··· SUPPLIED PASSAGE ···
# Water temperature for bathing?



## North&South (May 20, 2015)

Well, I've been through the 3rd bath session with the pup, and it was the least successful. The first one went great, he was fully cooperative and was a riot out of the tub and drying off. He was very happy. The second one he was less happy with it, it took some treat dispensing to get through the bath. Actually, I dispensed treats the first time as well. This time there was lots of growling despite my being super careful in how things progressed. I managed to get him wet but only got a bit of shampooing done and just barely got that bit rinsed before I figured I had better stop before the experience became too negative for both of us. At this point he was trying to jump out of the tub and I was afraid of injury and possible bloodshed (mine, not his). 

I'm wondering if maybe I am doing something wrong with the temperature. I had the water lukewarm. Should it be warmer, do you think? Or cooler?
···
▶ [GIVEN PROBLEM] In the forum post about bathing water temperature, why did the poster end the third bath early?
··· LISTED RECORDS ···
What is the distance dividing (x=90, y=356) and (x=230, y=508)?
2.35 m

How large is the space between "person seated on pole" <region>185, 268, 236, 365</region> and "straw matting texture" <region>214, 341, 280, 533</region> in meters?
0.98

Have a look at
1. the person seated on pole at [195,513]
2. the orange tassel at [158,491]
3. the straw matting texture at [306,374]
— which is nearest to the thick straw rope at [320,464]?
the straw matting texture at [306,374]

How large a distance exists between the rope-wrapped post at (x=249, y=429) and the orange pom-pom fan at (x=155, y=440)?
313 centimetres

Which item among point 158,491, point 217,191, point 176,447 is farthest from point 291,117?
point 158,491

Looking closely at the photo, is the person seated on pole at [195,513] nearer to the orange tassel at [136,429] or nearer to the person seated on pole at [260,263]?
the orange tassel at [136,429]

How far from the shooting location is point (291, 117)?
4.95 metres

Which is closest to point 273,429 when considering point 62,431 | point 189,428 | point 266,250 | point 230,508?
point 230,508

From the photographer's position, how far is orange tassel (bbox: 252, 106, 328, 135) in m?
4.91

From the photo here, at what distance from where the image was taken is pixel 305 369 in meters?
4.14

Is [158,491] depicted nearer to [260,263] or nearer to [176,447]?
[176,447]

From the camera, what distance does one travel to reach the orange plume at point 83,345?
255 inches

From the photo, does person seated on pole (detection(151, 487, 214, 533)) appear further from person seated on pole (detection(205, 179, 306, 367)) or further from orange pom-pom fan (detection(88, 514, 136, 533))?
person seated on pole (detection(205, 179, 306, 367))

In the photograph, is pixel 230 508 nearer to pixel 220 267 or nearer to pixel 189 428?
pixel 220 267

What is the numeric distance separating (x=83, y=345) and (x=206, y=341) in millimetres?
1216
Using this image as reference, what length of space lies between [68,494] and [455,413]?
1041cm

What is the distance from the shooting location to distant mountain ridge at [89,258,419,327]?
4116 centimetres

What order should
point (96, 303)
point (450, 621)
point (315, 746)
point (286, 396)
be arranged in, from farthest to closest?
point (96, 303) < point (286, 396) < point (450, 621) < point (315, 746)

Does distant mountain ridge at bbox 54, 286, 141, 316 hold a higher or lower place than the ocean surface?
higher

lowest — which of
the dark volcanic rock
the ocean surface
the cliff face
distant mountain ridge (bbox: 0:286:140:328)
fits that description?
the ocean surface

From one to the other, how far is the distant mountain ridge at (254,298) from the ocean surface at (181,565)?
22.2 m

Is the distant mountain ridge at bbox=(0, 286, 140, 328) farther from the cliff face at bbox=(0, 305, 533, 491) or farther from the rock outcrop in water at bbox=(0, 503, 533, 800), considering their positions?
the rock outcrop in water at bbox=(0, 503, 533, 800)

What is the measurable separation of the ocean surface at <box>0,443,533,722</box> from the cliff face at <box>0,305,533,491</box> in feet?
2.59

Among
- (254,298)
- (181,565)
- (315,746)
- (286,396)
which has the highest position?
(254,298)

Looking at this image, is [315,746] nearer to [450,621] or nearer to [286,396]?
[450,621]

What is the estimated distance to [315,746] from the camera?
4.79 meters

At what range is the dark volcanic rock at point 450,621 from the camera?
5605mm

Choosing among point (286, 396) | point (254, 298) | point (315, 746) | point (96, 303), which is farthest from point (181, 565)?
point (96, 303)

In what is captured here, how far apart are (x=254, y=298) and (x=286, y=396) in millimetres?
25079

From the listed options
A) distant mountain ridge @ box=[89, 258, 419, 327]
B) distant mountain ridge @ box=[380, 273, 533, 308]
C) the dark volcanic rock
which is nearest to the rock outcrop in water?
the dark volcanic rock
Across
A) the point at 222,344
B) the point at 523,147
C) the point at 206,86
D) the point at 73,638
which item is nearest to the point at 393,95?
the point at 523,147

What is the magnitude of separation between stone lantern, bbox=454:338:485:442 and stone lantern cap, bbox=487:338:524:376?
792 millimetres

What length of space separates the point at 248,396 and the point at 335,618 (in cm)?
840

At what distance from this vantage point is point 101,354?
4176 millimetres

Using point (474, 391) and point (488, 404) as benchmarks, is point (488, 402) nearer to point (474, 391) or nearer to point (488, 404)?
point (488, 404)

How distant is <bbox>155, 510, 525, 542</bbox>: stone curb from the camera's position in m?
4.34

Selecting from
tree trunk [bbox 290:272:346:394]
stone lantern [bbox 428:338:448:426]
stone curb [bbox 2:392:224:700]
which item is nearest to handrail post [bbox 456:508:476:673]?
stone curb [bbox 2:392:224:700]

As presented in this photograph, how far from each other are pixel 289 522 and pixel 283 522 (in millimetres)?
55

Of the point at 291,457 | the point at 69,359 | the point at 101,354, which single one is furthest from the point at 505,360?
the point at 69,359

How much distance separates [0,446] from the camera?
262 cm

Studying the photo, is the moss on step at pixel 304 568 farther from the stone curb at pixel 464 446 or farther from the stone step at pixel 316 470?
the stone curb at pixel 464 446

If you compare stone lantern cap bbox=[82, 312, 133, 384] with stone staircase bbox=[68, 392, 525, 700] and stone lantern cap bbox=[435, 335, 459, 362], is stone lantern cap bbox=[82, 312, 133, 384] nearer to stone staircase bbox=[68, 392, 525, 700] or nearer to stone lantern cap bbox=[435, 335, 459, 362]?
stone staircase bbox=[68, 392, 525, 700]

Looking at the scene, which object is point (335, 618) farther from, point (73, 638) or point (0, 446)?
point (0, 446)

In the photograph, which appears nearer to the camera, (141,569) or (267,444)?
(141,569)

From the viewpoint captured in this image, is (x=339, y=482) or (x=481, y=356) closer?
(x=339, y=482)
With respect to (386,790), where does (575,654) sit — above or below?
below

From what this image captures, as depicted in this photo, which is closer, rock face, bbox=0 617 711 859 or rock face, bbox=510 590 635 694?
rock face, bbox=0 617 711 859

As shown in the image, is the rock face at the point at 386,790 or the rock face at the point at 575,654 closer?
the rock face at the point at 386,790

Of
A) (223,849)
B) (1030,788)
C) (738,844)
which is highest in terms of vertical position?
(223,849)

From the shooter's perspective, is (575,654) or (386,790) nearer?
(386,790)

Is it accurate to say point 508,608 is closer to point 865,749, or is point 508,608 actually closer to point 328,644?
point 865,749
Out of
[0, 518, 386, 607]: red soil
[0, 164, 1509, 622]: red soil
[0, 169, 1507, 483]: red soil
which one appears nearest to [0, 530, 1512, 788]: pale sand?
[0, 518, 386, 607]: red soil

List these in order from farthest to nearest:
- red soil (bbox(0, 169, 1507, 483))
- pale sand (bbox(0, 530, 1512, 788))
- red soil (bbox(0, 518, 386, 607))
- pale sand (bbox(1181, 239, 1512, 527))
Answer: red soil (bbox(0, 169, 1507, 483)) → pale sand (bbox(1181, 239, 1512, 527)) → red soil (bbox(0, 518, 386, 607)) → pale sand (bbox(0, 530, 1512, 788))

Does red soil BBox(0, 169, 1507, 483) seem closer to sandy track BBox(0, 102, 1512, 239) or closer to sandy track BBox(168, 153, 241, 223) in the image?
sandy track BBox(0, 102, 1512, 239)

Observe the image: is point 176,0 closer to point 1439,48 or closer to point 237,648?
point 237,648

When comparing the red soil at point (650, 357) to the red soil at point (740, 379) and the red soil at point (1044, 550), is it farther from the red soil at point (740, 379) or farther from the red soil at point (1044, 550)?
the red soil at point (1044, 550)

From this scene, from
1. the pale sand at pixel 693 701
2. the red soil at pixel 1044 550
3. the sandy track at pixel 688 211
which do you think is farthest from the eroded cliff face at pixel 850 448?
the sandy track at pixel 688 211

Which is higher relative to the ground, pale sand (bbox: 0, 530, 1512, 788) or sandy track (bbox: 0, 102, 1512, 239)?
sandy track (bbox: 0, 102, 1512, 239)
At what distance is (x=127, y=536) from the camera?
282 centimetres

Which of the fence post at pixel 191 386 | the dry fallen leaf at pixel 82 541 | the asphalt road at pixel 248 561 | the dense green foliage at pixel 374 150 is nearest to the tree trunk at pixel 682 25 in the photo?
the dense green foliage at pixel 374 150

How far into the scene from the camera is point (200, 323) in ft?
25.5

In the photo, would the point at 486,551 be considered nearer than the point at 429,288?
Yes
···
▶ [ANSWER] The poster stopped so the experience wouldn't become too negative for both of them. The pup was growling and trying to jump out of the tub, and the poster feared injury and possible bloodshed (the poster's, not the pup's).